• What this task involves:
Copy out every line of the data below exactly, keeping only the text and leaving out the pictures.

# # #

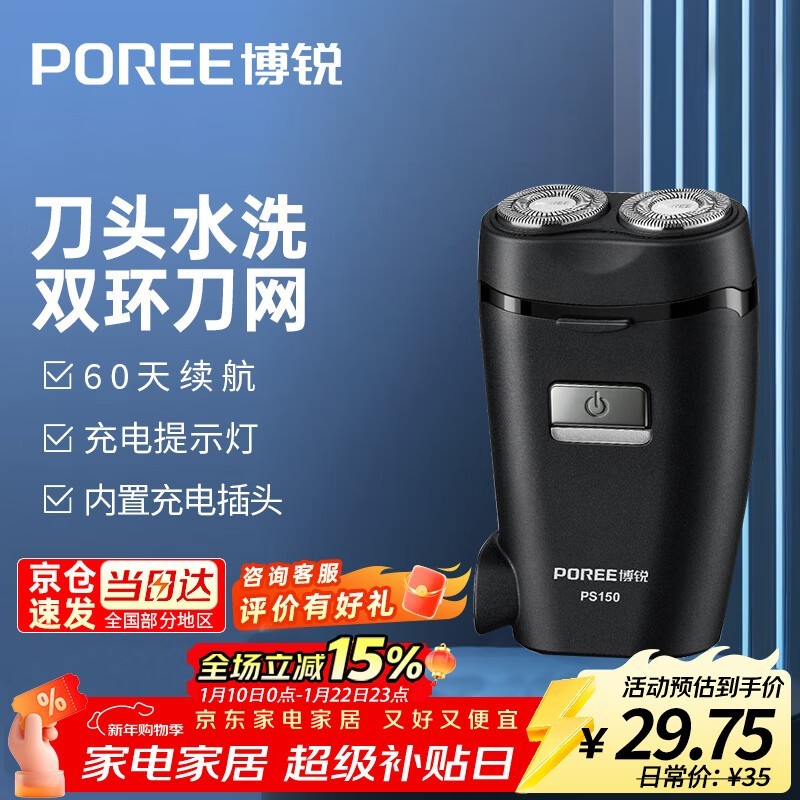 �ɿƲ���PS150���뵶85�۽�29.75Ԫ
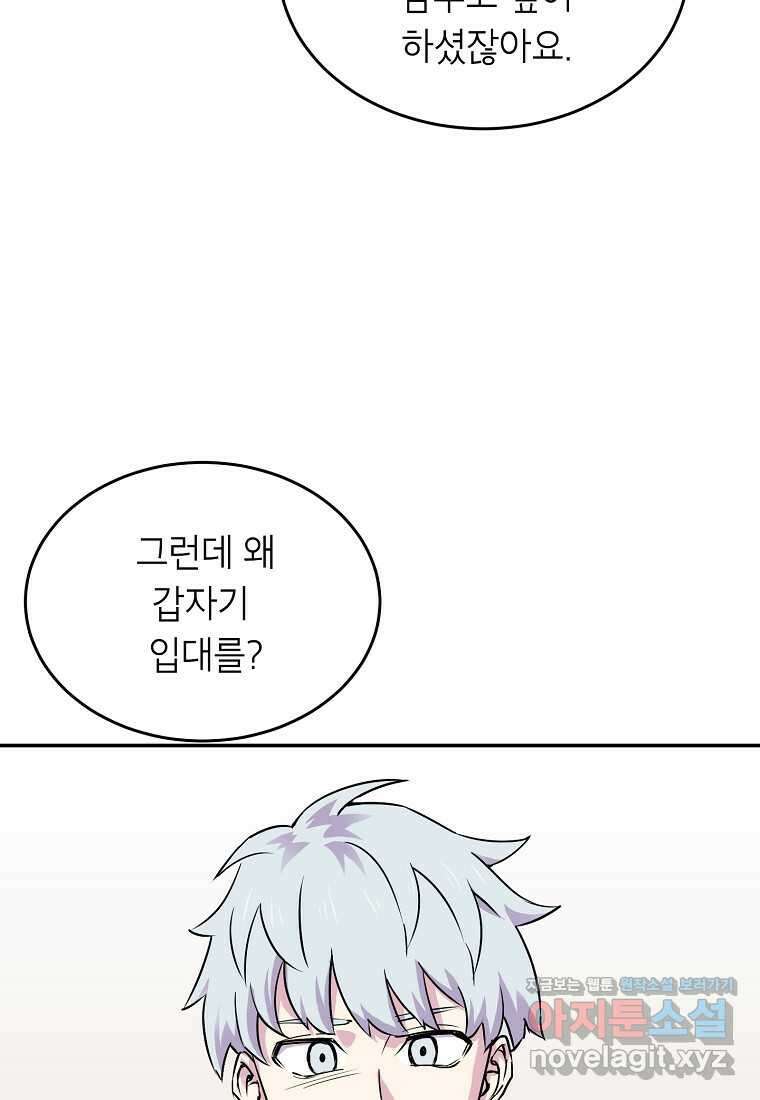 골렘 잡고 흙수저 탈출 65화 64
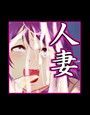 少子化対策種付け工場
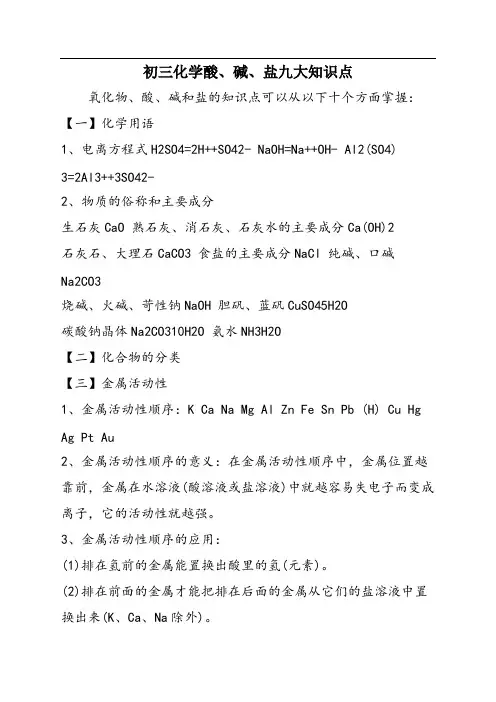初三化学酸、碱、盐九大知识点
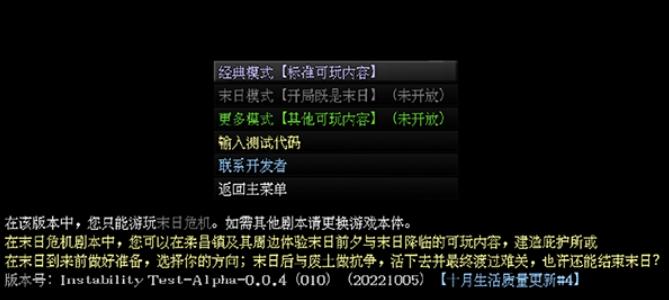 摆渡人生末日危机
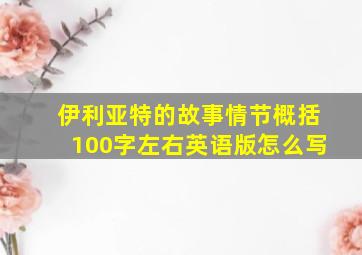 伊利亚特的故事情节概括100字左右英语版怎么写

# # #

• Answer to this problem:
 �ɿƲ���PS150���뵶85�۽�29.75Ԫ
 골렘 잡고 흙수저 탈출 65화 64
 少子化対策種付け工場
初三化学酸、碱、盐九大知识点
 摆渡人生末日危机
 伊利亚特的故事情节概括100字左右英语版怎么写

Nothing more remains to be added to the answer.